Copy out only the lines running from the one that contains "Referencing the photo" through the end of the listing. Pictures stay out.

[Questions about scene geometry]
-- Begin --
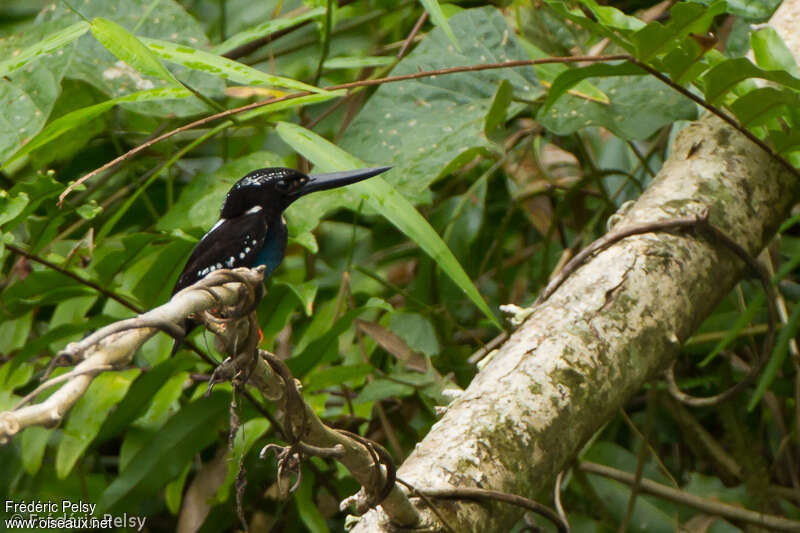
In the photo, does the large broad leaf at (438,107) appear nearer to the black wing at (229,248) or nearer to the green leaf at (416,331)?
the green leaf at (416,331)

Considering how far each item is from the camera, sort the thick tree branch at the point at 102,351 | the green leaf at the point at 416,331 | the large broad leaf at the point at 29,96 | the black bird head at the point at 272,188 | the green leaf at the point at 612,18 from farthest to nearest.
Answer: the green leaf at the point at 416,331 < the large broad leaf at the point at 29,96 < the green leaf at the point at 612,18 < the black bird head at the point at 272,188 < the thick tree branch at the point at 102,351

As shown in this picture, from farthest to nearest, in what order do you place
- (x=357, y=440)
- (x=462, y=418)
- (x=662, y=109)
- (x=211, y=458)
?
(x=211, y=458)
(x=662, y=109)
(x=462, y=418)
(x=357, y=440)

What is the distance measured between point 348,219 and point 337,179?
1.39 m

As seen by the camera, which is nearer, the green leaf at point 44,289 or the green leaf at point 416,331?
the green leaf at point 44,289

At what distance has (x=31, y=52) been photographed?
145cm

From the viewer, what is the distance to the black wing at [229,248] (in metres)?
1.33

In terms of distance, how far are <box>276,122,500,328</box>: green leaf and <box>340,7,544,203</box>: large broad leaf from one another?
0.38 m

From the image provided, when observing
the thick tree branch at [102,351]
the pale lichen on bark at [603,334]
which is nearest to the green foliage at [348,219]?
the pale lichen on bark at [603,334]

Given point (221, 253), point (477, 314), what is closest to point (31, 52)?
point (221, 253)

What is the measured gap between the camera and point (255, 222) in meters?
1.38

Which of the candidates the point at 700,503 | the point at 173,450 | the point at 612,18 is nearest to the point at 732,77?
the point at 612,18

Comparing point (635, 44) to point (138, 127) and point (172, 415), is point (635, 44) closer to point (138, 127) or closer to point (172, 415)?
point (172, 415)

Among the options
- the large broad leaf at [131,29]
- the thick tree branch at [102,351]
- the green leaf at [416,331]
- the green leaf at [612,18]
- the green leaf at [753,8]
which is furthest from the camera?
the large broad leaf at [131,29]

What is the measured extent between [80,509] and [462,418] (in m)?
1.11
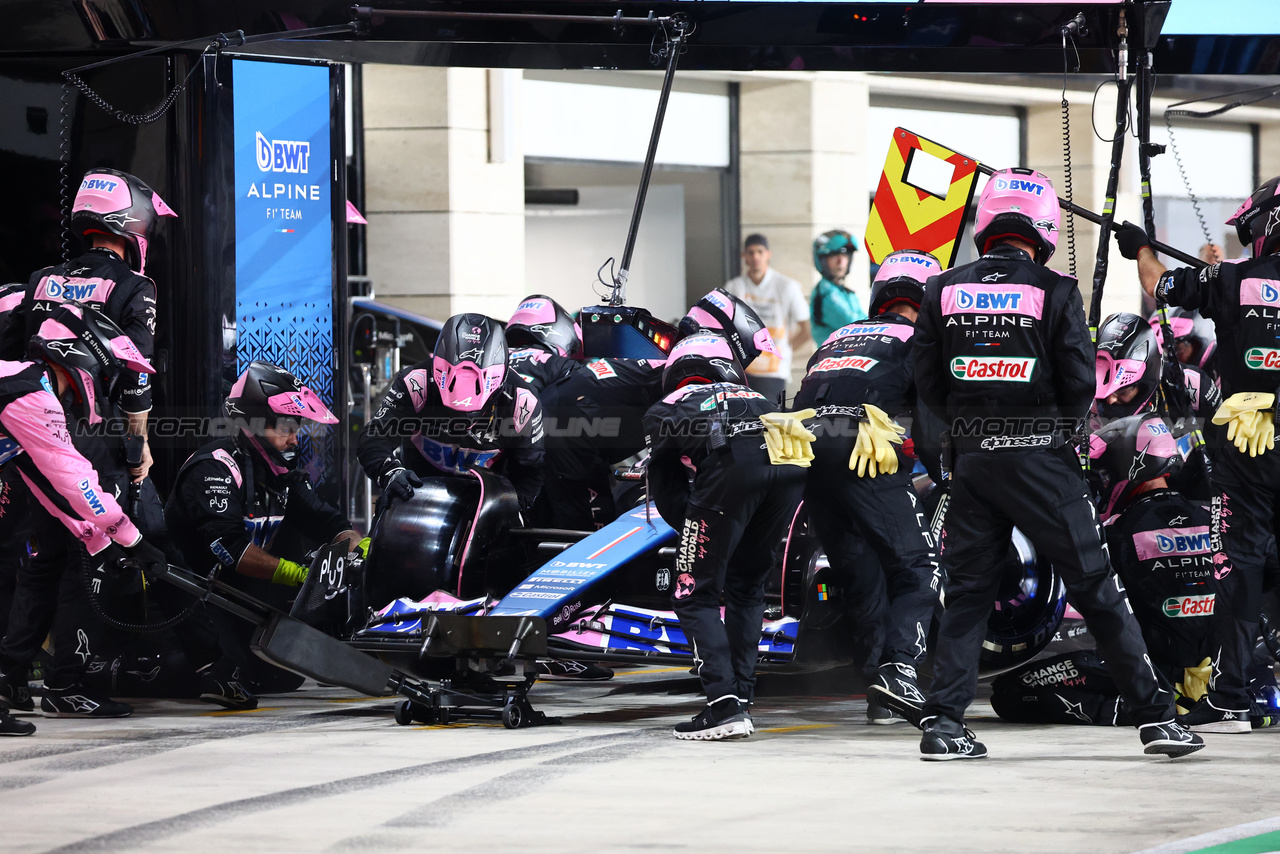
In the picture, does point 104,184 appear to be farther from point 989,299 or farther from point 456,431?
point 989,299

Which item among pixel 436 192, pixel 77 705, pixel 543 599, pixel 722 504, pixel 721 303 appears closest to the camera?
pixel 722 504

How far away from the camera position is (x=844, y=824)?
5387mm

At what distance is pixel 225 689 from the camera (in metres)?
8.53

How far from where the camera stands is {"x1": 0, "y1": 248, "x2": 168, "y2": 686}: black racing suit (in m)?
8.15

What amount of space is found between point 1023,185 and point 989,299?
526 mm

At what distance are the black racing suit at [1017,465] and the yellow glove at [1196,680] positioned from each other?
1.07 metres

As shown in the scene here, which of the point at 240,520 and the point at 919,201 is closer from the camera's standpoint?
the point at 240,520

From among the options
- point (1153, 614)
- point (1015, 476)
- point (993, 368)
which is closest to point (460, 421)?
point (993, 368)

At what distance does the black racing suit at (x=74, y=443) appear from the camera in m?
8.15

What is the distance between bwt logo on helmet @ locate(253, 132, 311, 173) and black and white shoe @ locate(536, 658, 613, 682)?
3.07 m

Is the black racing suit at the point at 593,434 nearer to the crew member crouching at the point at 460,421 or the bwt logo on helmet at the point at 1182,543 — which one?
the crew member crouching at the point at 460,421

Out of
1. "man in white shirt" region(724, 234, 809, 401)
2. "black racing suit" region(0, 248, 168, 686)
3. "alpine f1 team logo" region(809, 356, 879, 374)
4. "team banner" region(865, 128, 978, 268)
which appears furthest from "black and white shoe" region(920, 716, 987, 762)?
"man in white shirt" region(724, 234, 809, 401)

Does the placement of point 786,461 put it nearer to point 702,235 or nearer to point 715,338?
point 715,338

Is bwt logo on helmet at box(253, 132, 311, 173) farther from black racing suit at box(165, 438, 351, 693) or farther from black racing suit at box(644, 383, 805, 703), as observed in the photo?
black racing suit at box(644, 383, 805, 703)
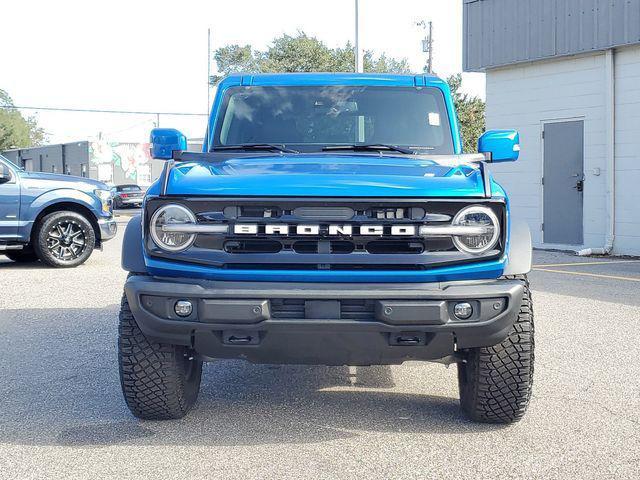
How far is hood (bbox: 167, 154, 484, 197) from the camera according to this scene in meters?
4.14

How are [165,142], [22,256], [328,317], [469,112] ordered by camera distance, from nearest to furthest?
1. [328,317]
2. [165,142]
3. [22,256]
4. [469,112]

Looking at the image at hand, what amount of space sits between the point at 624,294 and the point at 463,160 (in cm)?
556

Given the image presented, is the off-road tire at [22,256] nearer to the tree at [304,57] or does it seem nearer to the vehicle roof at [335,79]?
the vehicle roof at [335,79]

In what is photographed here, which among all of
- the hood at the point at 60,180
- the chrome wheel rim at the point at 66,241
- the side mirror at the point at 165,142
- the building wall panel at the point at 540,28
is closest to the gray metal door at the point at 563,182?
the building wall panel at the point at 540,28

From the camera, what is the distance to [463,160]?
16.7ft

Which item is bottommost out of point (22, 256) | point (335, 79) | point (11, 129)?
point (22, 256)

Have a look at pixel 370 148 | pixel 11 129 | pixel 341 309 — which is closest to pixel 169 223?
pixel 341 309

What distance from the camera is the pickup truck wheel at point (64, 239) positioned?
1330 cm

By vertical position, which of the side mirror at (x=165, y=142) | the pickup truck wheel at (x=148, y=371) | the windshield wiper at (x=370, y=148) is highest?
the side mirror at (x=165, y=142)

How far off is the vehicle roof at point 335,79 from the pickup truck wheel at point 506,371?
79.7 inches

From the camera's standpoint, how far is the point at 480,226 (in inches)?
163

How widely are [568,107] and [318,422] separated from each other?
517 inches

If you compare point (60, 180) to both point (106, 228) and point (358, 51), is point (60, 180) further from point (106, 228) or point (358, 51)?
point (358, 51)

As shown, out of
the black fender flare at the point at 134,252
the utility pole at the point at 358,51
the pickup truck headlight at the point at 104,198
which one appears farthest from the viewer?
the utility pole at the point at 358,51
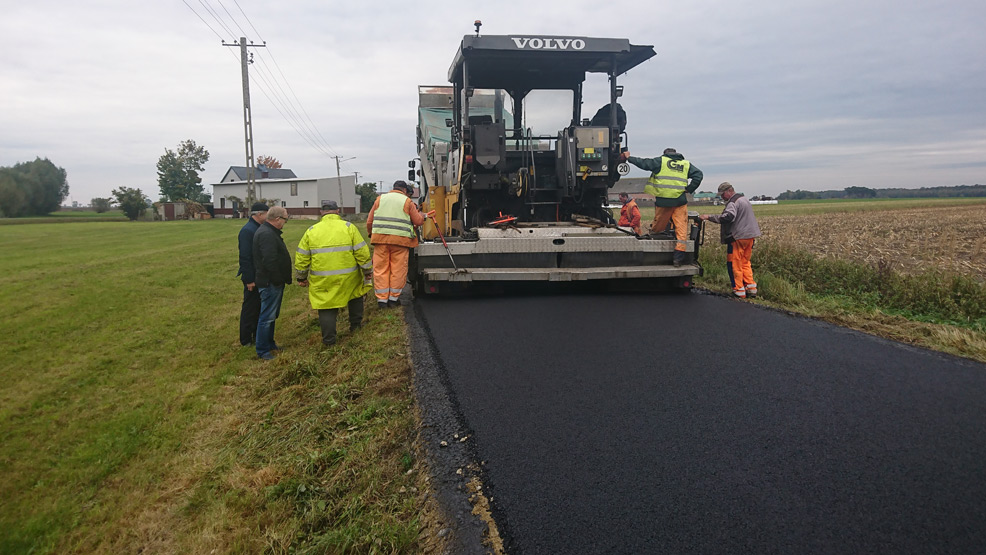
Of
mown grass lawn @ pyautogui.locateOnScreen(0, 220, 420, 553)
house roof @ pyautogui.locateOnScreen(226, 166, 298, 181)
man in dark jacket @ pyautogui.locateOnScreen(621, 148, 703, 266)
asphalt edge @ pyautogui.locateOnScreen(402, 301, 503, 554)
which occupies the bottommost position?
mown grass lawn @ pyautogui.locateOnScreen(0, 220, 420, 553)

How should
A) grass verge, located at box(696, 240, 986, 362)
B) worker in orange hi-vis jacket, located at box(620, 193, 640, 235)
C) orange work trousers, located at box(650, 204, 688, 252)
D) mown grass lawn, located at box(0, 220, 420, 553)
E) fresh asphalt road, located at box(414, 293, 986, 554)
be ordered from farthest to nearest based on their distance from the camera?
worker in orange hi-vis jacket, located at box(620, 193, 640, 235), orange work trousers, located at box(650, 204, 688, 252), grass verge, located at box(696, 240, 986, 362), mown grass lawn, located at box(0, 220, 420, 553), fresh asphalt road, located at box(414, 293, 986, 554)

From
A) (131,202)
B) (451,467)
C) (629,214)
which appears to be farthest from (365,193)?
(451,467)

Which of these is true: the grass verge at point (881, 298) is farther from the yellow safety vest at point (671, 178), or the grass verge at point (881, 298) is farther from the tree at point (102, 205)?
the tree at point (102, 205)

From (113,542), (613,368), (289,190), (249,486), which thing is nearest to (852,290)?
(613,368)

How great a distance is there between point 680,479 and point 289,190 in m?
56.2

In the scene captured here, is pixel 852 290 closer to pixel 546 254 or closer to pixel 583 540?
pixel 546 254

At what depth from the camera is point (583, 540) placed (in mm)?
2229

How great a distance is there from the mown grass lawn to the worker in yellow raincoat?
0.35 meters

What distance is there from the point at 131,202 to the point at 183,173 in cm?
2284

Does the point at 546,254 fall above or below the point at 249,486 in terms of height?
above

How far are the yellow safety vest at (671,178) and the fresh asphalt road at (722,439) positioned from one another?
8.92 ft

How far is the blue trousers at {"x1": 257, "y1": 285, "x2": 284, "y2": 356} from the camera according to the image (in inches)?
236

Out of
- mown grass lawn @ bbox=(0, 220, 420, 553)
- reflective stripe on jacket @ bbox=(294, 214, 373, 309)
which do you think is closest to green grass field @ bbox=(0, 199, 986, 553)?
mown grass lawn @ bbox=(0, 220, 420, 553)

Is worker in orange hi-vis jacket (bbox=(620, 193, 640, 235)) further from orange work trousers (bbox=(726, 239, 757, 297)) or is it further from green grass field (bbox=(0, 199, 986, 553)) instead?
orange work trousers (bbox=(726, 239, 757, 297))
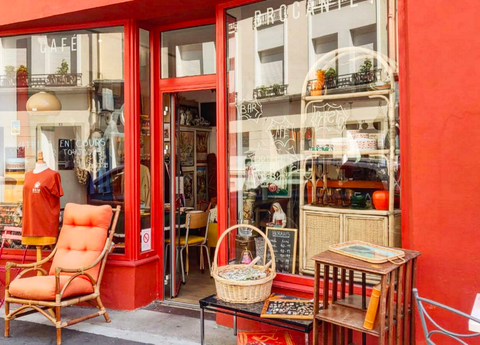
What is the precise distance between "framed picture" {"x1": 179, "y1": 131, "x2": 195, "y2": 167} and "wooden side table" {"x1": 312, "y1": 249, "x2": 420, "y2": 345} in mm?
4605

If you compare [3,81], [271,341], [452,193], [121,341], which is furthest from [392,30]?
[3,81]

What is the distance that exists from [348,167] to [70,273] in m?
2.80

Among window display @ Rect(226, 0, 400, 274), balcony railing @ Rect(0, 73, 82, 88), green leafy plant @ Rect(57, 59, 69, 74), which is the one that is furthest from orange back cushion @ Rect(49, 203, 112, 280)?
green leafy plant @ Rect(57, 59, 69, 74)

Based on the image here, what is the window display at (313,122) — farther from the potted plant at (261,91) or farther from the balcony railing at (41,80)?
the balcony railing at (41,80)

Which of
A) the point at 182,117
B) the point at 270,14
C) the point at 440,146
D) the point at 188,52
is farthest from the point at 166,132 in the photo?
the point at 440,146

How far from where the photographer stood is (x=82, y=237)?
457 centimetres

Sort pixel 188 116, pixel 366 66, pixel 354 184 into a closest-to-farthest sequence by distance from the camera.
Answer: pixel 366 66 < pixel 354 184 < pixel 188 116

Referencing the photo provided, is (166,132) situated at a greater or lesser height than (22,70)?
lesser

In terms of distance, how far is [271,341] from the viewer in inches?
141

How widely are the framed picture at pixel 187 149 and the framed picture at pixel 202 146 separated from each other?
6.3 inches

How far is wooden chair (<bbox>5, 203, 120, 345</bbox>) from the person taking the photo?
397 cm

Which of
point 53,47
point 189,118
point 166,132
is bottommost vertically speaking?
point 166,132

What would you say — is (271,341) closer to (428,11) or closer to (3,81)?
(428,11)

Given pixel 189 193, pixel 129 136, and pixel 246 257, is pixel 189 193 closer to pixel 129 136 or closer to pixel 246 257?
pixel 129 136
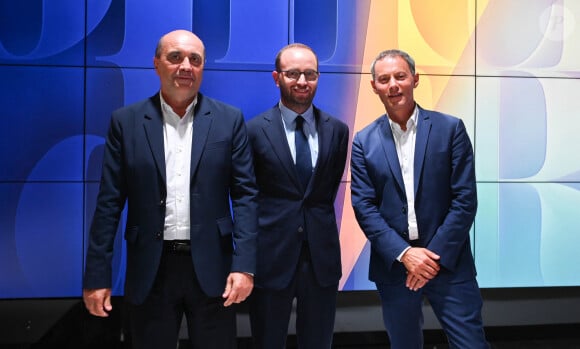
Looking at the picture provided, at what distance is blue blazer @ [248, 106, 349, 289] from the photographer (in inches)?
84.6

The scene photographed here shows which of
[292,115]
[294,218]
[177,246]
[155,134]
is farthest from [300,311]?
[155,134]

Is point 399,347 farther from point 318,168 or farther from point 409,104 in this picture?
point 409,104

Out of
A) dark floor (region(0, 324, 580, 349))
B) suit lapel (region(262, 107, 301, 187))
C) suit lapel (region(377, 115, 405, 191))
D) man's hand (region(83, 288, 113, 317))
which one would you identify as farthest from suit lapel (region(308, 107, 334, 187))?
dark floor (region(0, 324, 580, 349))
-- End --
--- Response for this exercise ---
Referencing the photo provided, is (166,132) situated at a greater or lesser height than (22,70)?
lesser

In terms of distance, how far is [271,341] from the viewer in inches?
141

How widely are the framed picture at pixel 187 149 and the framed picture at pixel 202 146 separated from each other?
6.3 inches

How far is wooden chair (<bbox>5, 203, 120, 345</bbox>) from the person taking the photo?
397 cm

Which of
point 53,47
point 189,118
point 166,132
is bottommost vertically speaking?
point 166,132

What would you say — is (271,341) closer to (428,11) or closer to (3,81)?
(428,11)

Given pixel 189 193, pixel 129 136, and pixel 246 257, is pixel 189 193 closer to pixel 129 136 or closer to pixel 246 257?
pixel 129 136
Looking at the picture provided, at what distance is blue blazer @ [248, 106, 349, 289] from the photographer (in inches)?
84.6

The scene photographed here shows which of
[292,115]
[294,218]
[177,246]
[155,134]
is farthest from [300,311]?
[155,134]

Is point 399,347 farther from point 318,168 or farther from point 409,104 in this picture?
point 409,104

Out of
A) dark floor (region(0, 324, 580, 349))
B) suit lapel (region(262, 107, 301, 187))
C) suit lapel (region(377, 115, 405, 191))
D) man's hand (region(83, 288, 113, 317))
which one would you identify as farthest from suit lapel (region(308, 107, 334, 187))?
dark floor (region(0, 324, 580, 349))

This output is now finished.